Excerpted passage:
Wade’s return has boosted Kansas State offensively. There was one point this season where they ranked outside the top 200 in KenPom’s adjusted offensive efficiency metric, and while they are hardly last year’s Villanova with Wade — their best shooter and best passer — back, they have worked their way back to 109th in KenPom’s rankings. In conference play alone, they are the fifth-best offensive team, one spot in front of Kansas, and that includes their 0-2 start to league play where they scored 47 points against Texas and 57 points against Texas Tech.

PICKS: This could be the game that wins Kansas State the outright Big 12 title. They currently hold a two-game lead over the field in the loss column, and their schedule really lightens up down the stretch. Their next two games are at West Virginia and Oklahoma State at home. They still have to go to Allen Fieldhouse, but they end the season with Baylor at home, TCU on the road and Oklahoma at home.

Win on Saturday, and Kansas State can afford a loss at Allen Fieldhouse and still control their own destiny.

Provided records:

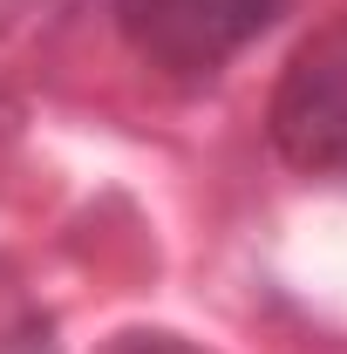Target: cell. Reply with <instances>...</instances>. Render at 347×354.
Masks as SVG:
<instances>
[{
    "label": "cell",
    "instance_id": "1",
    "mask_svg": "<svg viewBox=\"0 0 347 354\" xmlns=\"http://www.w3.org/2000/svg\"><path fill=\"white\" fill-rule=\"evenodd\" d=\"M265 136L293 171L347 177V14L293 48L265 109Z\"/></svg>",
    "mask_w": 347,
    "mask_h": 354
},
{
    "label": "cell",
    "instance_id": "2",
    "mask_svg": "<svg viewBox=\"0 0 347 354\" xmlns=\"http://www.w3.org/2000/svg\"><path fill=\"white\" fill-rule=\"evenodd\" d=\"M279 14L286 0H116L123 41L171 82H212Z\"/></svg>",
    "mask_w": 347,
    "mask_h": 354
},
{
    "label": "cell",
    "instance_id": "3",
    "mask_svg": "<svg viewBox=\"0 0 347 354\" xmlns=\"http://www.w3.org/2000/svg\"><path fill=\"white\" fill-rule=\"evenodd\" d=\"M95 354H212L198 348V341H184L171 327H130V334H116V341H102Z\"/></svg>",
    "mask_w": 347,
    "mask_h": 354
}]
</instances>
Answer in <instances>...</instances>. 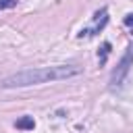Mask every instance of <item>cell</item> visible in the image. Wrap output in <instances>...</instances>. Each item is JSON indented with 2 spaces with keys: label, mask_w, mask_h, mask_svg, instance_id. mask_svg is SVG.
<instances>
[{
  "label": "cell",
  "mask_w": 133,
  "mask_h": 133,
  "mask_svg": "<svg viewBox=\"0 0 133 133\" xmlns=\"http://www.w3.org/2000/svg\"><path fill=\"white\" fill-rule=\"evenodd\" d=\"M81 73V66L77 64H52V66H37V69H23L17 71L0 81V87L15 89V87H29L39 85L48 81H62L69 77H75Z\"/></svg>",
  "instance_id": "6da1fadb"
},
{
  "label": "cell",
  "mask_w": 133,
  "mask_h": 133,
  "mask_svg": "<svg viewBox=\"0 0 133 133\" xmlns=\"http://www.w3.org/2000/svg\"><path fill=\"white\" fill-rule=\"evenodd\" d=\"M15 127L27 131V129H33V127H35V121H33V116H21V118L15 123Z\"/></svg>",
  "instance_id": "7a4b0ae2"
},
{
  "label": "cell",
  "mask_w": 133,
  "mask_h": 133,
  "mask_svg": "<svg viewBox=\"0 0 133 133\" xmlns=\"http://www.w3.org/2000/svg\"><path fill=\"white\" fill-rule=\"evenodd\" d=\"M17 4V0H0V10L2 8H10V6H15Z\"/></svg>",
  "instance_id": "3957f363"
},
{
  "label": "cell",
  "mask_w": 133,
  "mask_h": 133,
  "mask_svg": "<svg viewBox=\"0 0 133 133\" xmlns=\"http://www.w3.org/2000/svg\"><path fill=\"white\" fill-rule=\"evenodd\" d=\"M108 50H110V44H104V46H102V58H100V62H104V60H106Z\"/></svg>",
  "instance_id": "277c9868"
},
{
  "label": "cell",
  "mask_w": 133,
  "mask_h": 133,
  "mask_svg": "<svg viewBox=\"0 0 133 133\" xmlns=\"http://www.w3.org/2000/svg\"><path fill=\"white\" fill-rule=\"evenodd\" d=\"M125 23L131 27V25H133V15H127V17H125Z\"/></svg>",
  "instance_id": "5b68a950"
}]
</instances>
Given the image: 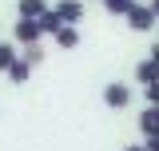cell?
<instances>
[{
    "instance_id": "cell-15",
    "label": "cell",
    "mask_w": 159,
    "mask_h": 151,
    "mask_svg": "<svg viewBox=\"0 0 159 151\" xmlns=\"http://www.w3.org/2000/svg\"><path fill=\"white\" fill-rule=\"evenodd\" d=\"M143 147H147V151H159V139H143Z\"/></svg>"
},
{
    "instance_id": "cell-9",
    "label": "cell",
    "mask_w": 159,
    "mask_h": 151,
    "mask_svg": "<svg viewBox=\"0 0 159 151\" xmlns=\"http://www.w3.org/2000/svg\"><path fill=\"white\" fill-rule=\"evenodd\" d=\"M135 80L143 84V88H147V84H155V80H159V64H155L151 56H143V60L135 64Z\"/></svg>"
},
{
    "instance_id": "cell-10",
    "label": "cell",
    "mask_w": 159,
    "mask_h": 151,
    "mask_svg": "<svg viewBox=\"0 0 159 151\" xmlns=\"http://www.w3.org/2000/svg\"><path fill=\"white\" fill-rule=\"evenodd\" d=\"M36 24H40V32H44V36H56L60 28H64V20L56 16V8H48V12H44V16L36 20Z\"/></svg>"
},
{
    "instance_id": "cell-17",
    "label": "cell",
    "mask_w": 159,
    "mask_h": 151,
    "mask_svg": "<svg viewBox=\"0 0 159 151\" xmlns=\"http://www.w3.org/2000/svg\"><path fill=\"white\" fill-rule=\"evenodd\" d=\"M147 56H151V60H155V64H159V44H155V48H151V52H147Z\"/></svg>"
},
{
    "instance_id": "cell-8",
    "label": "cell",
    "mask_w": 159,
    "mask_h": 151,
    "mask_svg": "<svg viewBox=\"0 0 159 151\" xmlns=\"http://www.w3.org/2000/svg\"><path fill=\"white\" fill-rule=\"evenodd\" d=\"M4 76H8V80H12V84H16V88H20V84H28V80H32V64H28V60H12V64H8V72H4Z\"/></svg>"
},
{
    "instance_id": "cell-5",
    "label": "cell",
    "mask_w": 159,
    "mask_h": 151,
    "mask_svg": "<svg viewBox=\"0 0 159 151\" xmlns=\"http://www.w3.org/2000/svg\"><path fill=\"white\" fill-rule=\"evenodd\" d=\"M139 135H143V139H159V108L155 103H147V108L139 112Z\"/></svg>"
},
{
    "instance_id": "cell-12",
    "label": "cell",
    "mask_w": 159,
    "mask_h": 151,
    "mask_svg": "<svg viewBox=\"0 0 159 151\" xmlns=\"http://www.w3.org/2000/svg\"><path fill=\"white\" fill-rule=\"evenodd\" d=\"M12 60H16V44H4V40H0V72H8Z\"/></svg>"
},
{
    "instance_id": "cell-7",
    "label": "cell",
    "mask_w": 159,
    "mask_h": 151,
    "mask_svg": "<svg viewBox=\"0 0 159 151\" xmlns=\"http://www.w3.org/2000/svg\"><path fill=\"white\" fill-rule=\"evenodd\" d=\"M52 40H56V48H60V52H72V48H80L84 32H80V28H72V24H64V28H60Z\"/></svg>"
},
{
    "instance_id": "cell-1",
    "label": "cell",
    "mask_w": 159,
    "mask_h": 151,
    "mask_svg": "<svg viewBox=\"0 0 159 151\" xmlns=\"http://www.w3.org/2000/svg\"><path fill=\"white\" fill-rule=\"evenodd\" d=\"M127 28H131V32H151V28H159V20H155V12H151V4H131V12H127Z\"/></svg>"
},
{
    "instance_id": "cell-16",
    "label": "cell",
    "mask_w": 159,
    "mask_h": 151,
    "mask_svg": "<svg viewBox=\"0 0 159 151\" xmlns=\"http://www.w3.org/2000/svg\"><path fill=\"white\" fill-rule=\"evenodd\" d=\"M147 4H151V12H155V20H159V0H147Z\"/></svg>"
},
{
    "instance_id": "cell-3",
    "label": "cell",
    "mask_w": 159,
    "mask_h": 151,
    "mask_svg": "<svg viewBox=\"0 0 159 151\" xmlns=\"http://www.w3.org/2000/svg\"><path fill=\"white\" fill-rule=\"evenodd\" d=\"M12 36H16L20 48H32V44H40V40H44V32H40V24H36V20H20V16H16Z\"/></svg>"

Task 1:
In the Kansas State basketball preview:
(a) How many points did Kansas State score against Texas?
(b) What is Kansas State's current rank in KenPom's adjusted offensive efficiency metric?
(c) Which team does Kansas State host in its final game of the season?
Task 2: Can you pick up the Kansas State basketball preview where it stops and continue writing it?

Final answer 1:
(a) 47 points.
(b) 109th.
(c) Oklahoma.

Final answer 2:
I will be very curious to see where this line opens. The metrics still are underrating Kansas State because of how dreadful they were without Wade, so if this opens around Kansas State (-1), then I will hammer the Wildcats.

No. 24 MARYLAND at No. 6 MICHIGAN, Sat. 12:00 p.m. (FOX)

  • KENPOM PROJECTION: Michigan 67, Maryland 60
  • TORVIK PROJECTION: Michigan 68, Maryland 61
  • HASLAMETRICS PROJECTION: Michigan 66, Maryland 62

This could be the worst possible time for anyone to play Michigan. The last time we saw the Wolverines, they were getting embarrassed by the last place team in the Big Ten as Penn State went up 13 points at halftime as John Beilein was tossed before he even made it back to the locker room for the break.

Michigan is now tied for first in the league instead of having sole possession of first place, and they’re heading home pissed off after a loss where they played terribly?

That’s a tough spot before you consider that Maryland just does not matchup well with Michigan. Anthony Cowan will have to deal with Zavier Simpson. Bruno Fernando will have Jon Teske to battle with. They are Maryland’s two major sources of offense.

PICKS: I tend to lean towards Michigan here, even if the line opens at (-7) or so. I just don’t know where Maryland gets offense from.

(Mitchell Leff/Getty Images)

No. 13 VILLANOVA at ST. JOHN’S, Sun. 5:00 p.m. (FS1)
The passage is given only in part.